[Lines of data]
╔══
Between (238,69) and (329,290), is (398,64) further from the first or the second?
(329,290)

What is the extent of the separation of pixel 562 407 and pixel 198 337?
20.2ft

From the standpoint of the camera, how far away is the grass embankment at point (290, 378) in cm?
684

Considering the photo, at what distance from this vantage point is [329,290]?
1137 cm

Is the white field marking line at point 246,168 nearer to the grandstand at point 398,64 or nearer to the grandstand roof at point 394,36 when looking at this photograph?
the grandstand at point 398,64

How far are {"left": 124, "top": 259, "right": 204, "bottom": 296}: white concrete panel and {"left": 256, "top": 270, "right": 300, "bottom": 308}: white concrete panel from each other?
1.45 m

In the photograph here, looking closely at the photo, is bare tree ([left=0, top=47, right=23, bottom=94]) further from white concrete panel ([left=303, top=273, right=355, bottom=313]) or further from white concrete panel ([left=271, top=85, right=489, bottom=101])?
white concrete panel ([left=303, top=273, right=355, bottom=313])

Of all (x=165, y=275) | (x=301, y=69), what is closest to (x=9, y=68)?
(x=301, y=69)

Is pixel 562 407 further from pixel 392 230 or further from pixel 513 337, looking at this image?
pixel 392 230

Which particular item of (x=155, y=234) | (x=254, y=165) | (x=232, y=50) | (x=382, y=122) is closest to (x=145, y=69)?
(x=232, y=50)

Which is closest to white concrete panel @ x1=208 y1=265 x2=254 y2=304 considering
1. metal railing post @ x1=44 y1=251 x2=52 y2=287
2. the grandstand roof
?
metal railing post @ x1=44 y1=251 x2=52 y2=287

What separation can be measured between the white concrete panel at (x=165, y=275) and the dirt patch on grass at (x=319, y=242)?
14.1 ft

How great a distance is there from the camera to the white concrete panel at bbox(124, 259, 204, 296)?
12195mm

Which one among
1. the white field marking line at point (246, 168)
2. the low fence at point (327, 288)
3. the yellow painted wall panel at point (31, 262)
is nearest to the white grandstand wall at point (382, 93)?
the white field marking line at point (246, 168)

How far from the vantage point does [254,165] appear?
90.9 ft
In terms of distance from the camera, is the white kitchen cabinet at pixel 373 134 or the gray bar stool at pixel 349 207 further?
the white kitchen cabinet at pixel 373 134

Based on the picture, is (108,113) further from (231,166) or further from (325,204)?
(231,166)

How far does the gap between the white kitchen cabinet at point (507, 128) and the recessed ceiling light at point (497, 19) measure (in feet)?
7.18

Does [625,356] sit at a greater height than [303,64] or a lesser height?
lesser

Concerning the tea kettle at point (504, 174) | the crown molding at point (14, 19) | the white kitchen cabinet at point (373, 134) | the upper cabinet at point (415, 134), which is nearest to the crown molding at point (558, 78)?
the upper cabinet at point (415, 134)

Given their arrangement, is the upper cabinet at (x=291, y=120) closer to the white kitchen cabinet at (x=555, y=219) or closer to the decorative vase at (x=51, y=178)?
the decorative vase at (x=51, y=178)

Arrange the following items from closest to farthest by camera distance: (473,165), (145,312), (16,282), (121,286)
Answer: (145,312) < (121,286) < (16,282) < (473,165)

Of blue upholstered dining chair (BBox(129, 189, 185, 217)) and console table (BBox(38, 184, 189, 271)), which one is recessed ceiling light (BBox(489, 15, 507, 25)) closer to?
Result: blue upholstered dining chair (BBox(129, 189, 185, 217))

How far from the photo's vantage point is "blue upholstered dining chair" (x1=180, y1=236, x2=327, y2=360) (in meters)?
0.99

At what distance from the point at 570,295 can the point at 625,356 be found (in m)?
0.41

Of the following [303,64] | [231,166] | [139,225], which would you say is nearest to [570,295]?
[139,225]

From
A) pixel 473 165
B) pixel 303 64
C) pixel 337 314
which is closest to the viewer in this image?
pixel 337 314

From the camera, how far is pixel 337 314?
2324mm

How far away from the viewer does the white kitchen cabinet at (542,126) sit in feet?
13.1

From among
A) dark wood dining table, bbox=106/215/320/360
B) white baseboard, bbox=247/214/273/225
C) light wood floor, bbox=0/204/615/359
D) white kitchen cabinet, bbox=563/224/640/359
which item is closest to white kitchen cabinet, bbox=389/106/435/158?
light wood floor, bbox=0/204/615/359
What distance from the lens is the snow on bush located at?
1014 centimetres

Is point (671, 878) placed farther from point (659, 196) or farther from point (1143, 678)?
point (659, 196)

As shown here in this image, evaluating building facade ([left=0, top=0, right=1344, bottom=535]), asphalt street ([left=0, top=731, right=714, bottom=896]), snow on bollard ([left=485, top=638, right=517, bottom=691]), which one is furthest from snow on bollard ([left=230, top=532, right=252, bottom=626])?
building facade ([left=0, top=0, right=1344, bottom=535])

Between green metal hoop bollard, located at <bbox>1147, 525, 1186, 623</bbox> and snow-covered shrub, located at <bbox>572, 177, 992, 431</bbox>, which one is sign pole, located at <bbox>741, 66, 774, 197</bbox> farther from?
╚══
Render the stretch from the line containing "As shown here" through the end of the items as a Markdown table with the columns Number and Text, giving each line its row number and omitting blank lines.

SOLVED EXERCISE
| Number | Text |
|---|---|
| 1 | As shown here in this image, evaluating building facade ([left=0, top=0, right=1344, bottom=535]), asphalt street ([left=0, top=731, right=714, bottom=896]), snow on bollard ([left=485, top=638, right=517, bottom=691]), which one is furthest from snow on bollard ([left=230, top=532, right=252, bottom=626])? |
| 2 | building facade ([left=0, top=0, right=1344, bottom=535]) |
| 3 | Between green metal hoop bollard, located at <bbox>1147, 525, 1186, 623</bbox> and snow-covered shrub, located at <bbox>572, 177, 992, 431</bbox>, which one is sign pole, located at <bbox>741, 66, 774, 197</bbox> farther from? |